You’ll need to become a member if you want access to all the features. However, a free membership still entitles you to seven weekly picture uploads, depending on the kind of photography you do, which could be plenty. Additionally, you may create & share galleries and freely license your works. You don’t need to pay to start developing your portfolio here since those elements are accessible without a membership.
WordPress was not specifically created for photographers or even with photography in mind. Even so, if you have enough technical know-how to make it work, it will provide you with more customizing choices than a website designed exclusively for photographers.
This is so because blogs are made using WordPress. One sort of website you can create with it is a photoblog. Still, the platform is so adaptable that you may create whatever style you choose and incorporate various cutting-edge features into your portfolio website. Of course, the drawback is that getting these components to function requires some technical know-how.
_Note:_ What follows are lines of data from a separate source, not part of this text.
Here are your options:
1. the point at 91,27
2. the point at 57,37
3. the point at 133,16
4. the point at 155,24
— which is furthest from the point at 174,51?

Tumblr is a different blogging platform that enables customization and is free to use at first. Although the website has seen better days, it still has enough visitors to warrant consideration. You might be interested in the customization Tumblr provides if you prefer your portfolio site to one created using a drag-and-drop website builder.
For others, however, Tumblr will be a more appealing alternative since designing a Tumblr blog is simpler and less complex than doing the same with a WordPress site. The community is another benefit. Suppose you like a particular style or specialty of photography. In that case, you may find that Tumblr will help you connect with other like-minded users using tags that make it easy for others to discover your images and reblog them.
It’s not the first choice that comes to mind when you think of creating a portfolio, but it does offer the benefit of being cost-free and having a lot of design flexibility.
The top 10 free photography portfolio alternatives for photographers are listed as follows. There’s a little bit of anything on this list, whether you want a straightforward drag-and-drop portfolio or one with more flexibility.
Now, if you want to develop a photographic portfolio, you’re undoubtedly curious about how to make it as strong as possible. After all, it’s your portfolio that will assist you in attracting prospective customers.